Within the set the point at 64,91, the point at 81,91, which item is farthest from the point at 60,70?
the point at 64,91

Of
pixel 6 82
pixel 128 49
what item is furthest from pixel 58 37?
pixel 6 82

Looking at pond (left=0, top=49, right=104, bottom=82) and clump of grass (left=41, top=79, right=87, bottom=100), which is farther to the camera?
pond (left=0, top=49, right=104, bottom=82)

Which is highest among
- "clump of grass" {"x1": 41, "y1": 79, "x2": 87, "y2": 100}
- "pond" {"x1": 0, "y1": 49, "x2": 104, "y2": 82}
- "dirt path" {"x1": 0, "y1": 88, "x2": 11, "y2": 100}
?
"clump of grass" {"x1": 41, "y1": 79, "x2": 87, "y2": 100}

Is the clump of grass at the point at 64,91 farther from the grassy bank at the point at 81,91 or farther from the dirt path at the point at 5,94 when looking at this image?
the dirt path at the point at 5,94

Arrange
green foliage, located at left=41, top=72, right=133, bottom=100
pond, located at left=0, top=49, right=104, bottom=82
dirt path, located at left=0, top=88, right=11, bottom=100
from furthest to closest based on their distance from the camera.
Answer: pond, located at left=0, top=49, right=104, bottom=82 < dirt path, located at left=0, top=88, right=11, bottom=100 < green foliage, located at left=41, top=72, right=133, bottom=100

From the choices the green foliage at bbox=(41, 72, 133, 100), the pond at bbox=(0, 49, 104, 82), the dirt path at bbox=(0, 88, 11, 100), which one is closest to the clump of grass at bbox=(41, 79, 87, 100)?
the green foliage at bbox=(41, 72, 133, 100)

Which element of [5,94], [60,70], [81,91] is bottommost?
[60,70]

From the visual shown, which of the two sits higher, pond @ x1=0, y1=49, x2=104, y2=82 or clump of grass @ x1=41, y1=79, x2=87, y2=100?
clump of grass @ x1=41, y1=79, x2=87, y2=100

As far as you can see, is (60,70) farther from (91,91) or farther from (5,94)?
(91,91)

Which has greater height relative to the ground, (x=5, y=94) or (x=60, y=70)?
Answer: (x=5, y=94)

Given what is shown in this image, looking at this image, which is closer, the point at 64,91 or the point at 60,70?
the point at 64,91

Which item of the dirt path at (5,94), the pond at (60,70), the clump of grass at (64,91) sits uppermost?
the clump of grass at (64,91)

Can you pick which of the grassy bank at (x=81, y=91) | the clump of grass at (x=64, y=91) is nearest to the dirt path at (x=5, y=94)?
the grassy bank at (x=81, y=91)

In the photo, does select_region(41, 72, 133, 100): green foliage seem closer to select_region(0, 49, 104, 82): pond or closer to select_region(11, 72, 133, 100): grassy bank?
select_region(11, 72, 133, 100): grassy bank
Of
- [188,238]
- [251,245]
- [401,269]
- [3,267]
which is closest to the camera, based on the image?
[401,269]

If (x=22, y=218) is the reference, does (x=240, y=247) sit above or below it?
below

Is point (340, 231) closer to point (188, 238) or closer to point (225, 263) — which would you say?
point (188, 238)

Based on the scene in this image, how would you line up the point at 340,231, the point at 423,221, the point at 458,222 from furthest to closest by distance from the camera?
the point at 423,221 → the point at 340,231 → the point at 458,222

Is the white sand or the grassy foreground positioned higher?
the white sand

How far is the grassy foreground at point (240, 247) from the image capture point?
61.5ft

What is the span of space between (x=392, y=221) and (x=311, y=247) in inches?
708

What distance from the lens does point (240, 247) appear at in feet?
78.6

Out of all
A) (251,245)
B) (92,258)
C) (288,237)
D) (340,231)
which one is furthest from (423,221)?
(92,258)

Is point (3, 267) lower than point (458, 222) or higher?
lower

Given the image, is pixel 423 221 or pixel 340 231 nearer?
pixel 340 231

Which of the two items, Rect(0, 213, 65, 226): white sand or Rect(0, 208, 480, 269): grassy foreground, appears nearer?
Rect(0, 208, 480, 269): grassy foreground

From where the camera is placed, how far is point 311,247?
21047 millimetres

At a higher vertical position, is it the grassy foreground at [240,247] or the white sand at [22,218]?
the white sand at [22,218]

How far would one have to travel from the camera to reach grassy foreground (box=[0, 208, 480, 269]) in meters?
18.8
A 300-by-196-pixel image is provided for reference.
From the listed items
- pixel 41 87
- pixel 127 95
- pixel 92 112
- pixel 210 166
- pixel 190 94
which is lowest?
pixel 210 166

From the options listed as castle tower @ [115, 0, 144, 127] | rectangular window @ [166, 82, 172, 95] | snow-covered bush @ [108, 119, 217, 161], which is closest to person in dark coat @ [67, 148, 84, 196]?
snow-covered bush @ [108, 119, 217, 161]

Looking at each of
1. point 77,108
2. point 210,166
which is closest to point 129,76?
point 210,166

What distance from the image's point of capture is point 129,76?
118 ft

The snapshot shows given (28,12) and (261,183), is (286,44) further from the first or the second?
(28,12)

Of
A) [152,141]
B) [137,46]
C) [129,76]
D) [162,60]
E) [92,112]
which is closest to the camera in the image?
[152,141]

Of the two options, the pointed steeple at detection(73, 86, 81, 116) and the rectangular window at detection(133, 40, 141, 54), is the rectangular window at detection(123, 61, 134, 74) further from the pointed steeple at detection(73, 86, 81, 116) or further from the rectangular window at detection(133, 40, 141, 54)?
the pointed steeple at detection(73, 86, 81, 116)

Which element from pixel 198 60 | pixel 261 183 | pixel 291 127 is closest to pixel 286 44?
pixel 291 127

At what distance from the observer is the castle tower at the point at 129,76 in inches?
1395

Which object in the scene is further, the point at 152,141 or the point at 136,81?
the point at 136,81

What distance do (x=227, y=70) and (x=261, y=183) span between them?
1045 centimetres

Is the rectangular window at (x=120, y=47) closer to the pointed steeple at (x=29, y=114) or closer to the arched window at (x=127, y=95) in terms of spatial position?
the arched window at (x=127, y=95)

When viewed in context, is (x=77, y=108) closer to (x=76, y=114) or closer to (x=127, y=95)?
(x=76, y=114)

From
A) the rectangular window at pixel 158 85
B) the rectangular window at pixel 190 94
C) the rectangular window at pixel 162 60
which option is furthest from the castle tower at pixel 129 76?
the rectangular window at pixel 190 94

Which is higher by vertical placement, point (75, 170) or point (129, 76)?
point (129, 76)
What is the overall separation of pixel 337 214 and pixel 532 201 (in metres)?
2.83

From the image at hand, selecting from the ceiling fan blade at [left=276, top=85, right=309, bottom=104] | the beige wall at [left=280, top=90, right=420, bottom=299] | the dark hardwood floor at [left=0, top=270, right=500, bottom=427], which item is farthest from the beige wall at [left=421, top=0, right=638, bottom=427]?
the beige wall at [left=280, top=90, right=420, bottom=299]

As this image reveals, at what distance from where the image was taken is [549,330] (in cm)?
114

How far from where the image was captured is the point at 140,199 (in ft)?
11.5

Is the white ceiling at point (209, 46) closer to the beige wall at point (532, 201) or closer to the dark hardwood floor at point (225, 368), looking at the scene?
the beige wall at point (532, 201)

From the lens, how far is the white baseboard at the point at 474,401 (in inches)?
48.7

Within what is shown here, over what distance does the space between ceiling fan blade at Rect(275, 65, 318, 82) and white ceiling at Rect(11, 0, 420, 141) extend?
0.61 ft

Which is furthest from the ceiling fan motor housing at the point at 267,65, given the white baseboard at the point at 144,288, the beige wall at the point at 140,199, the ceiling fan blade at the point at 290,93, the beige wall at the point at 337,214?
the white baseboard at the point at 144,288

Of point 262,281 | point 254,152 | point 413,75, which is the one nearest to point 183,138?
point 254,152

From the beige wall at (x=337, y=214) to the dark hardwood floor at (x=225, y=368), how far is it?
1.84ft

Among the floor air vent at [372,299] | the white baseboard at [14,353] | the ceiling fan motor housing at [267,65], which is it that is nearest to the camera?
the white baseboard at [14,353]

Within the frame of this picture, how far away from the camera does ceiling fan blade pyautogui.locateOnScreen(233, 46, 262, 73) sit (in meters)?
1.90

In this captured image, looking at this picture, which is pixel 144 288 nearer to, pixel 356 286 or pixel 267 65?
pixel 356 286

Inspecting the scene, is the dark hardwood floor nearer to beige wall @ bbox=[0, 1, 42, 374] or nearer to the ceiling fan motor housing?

| OBJECTIVE |
Rewrite the lines above as a JSON list of strings, one string per line and no blank lines, starting with the line containing "Among the floor" and continuing through the last line.

| RESULT OF THE EXERCISE |
[
  "Among the floor air vent at [372,299] | the white baseboard at [14,353] | the ceiling fan motor housing at [267,65], which is it that is nearest to the camera?",
  "the white baseboard at [14,353]",
  "Within the frame of this picture, how far away from the camera does ceiling fan blade pyautogui.locateOnScreen(233, 46, 262, 73) sit (in meters)?",
  "1.90",
  "In this captured image, looking at this picture, which is pixel 144 288 nearer to, pixel 356 286 or pixel 267 65?",
  "pixel 356 286",
  "Inspecting the scene, is the dark hardwood floor nearer to beige wall @ bbox=[0, 1, 42, 374] or nearer to the ceiling fan motor housing?"
]